— SOURCE DOCUMENT —
# Great deal on ePay



## That bike guy (Jan 1, 2017)

http://rover.ebay.com/rover/1/711-5...0001&campid=5335809022&icep_item=122289569480 


 This should sale


----------



## bikewhorder (Jan 1, 2017)

That's tempting.


----------



## Lynn43506 (Jan 1, 2017)




----------



## jkent (Jan 2, 2017)

How is it a great deal? It's a starting bid, Not a Buy It Now price.


----------



## Freqman1 (Jan 2, 2017)

Even at the starting price I would question whether this was a good deal or not. The bike looks too far gone to preserve as original so that leaves you with doing a restoration. If you can do the paint yourself it'll save ya a chunk but chrome, cad, seat, pedals, grips, tubes/tires/spokes, etc... are going to take this one over the money in my book. V/r Shawn


----------



## jkent (Jan 2, 2017)

Agree.


----------



## locomotion (Jan 2, 2017)

I don't see a great deal either!!!


----------



## That bike guy (Jan 2, 2017)

Sound like people jockeying and down playing for the score. Think we all know that bone stock unmolested twin bar is extremely rare these days to find in any condition. I wouldn't be surprised if that gothic guard could pull in half of that starting bid.


----------



## locomotion (Jan 2, 2017)

buy it!!!


----------



## Freqman1 (Jan 2, 2017)

That bike guy said:


> Sound like people jockeying and down playing for the score. Think we all know that bone stock unmolested twin bar is extremely rare these days to find in any condition. I wouldn't be surprised if that gothic guard could pull in half of that starting bid.




Not me I was just posting my observations.


----------



## jkent (Jan 2, 2017)

Not even interested in it to be honest. If the bike could be bought for starting bid is one thing but I wouldn't call it a good deal until it's sold.
And that is just my observation. 
Jkent


----------



## That bike guy (Jan 5, 2017)

1300 not that bad. Was thinking it was going to go cheaper. Kinda why I posted this. The seller is also a caber the bike was posted here also trade and sell.


----------



## spoker (Jan 5, 2017)

unless there new in the box,all high end bikes should be restored,never seen an original that was nicer than a resto


----------



## GTs58 (Jan 5, 2017)

Lynn43506 said:


> View attachment 403922




Curious, are you happy with the final sell price?


----------



## bikewhorder (Jan 5, 2017)

Freqman1 said:


> Even at the starting price I would question whether this was a good deal or not. The bike looks too far gone to preserve as original so that leaves you with doing a restoration. If you can do the paint yourself it'll save ya a chunk but chrome, cad, seat, pedals, grips, tubes/tires/spokes, etc... are going to take this one over the money in my book. V/r Shawn




There's no such thing as "too far gone to preserve as original", as long as its not left outside to the elements the deterioration will be halted. Some of us are perfectly content to collect rusty relics and not do a f*(*ing thing to them.  No one is going to force your hand and make shell out a bunch of cash to "restroy" another nice survivior. I think this bike looks pretty sweet as it is and it might even clean up if you wanted to put the time into it.

— PROMPT 1 —
Transcribe the passage of the bike auction thread between "## That bike guy (Jan 5, 2017)" and "spoker (Jan 5, 2017)", inclusive.
— PROMPT 2 —
Carry the bike auction thread forward with the next part, starting after its final post.
The stored material placed after this point is separate from the bike auction thread.

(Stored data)
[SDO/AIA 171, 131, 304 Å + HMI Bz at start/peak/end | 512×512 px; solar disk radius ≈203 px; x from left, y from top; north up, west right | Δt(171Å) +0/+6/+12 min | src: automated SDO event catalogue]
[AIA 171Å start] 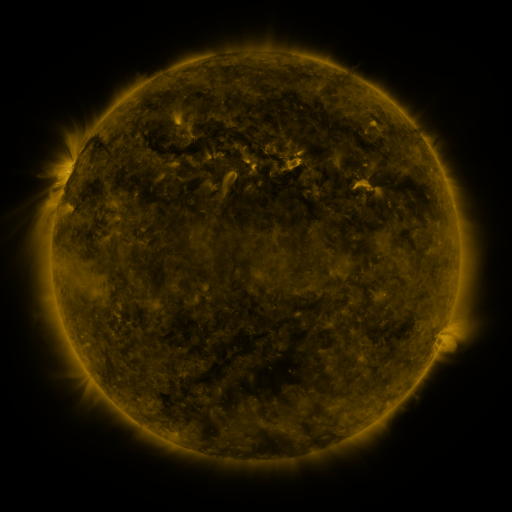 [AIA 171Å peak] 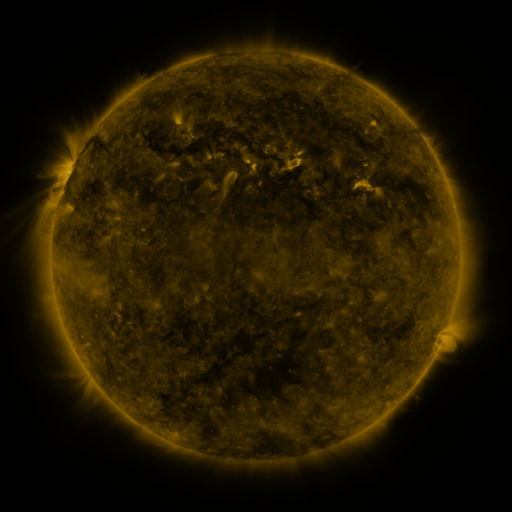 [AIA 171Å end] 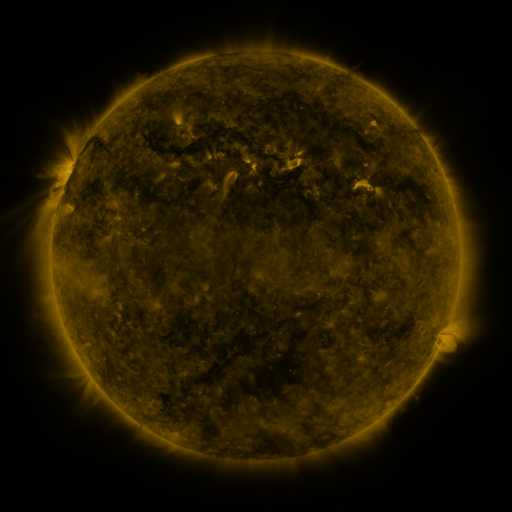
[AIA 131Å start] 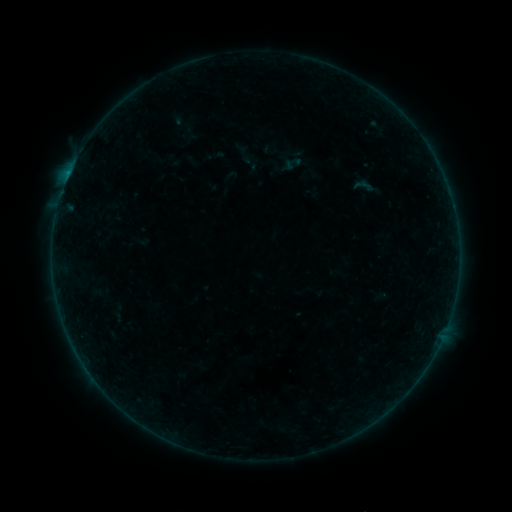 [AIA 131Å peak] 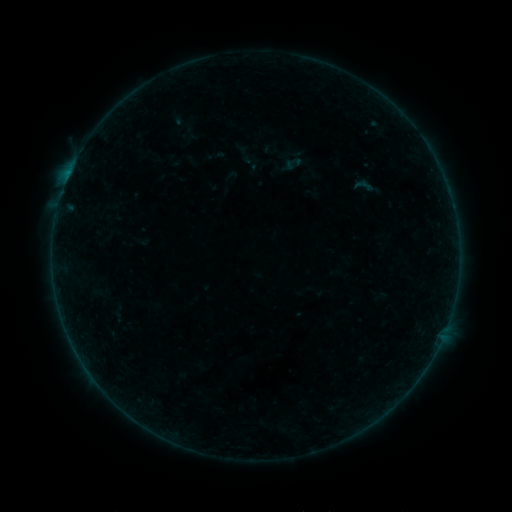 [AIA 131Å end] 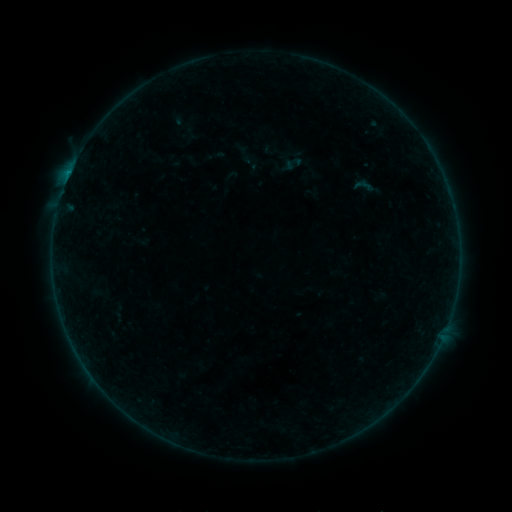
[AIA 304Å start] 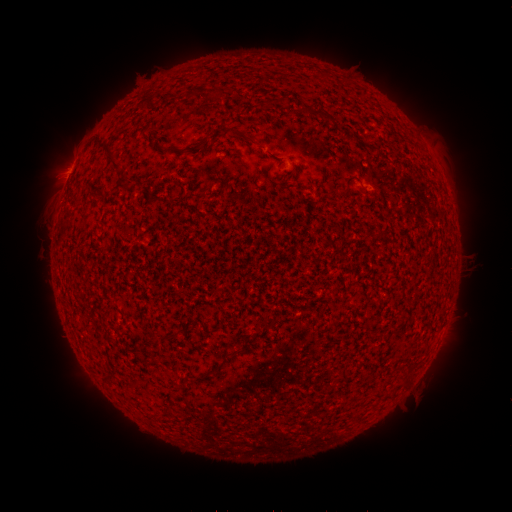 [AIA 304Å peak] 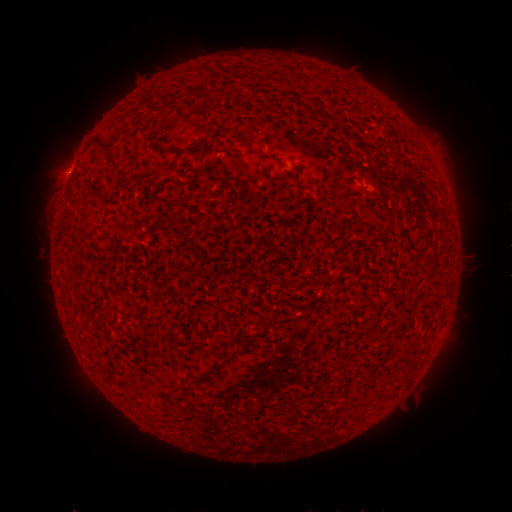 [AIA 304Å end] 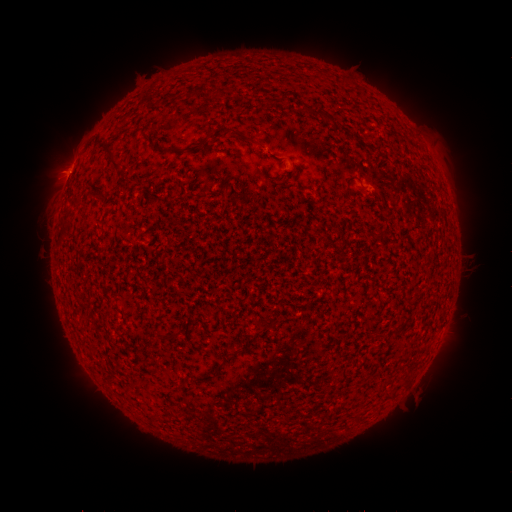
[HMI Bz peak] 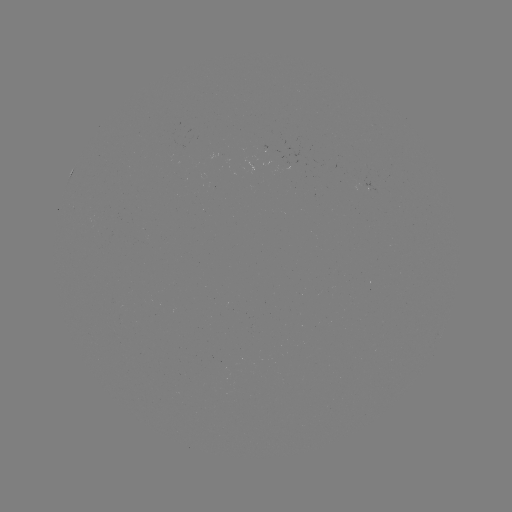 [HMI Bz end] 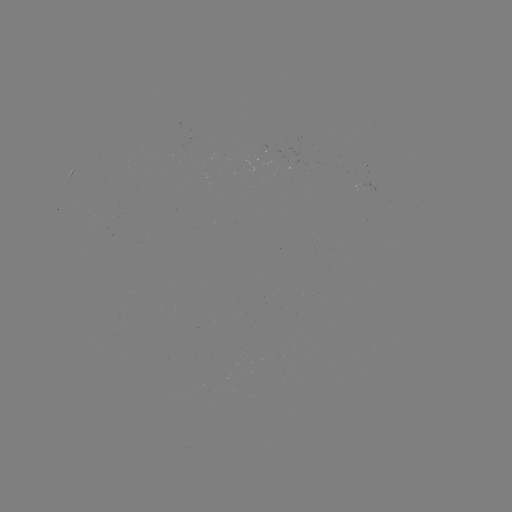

— TASK RESPONSE 1 —
## That bike guy (Jan 5, 2017)

1300 not that bad. Was thinking it was going to go cheaper. Kinda why I posted this. The seller is also a caber the bike was posted here also trade and sell.


----------



## spoker (Jan 5, 2017)

— TASK RESPONSE 2 —
----------



## bikewhorder (Jan 5, 2017)

spoker said:


> unless there new in the box,all high end bikes should be restored,never seen an original that was nicer than a resto



Wow, I couldn't disagree more! What bikes are you looking at?  I've never seen a restoration that was nicer than a reasonably well preserved original. 99% of them are so amateurish or overdone that they've lost every trace of authenticity.  .


----------



## scrubbinrims (Jan 5, 2017)

spoker said:


> unless there new in the box,all high end bikes should be restored,never seen an original that was nicer than a resto



Seriously?
If there was a dislike button on here, you could challenge for my title belt with that one...
Chris


----------



## That bike guy (Jan 6, 2017)

Where is the line to restore or leave alone?That would be a great thread. Talk about getting heated. My line would be 4 on a condition scale of 10. Rust and wear has a story. And  another thread would be how original does a bike need to be before you lose value on a restore. Burning down the house! Hahaha! I know not the right section for this! That og twin was a cool bike and I wanted people to see it. That's all.


----------



## Freqman1 (Jan 6, 2017)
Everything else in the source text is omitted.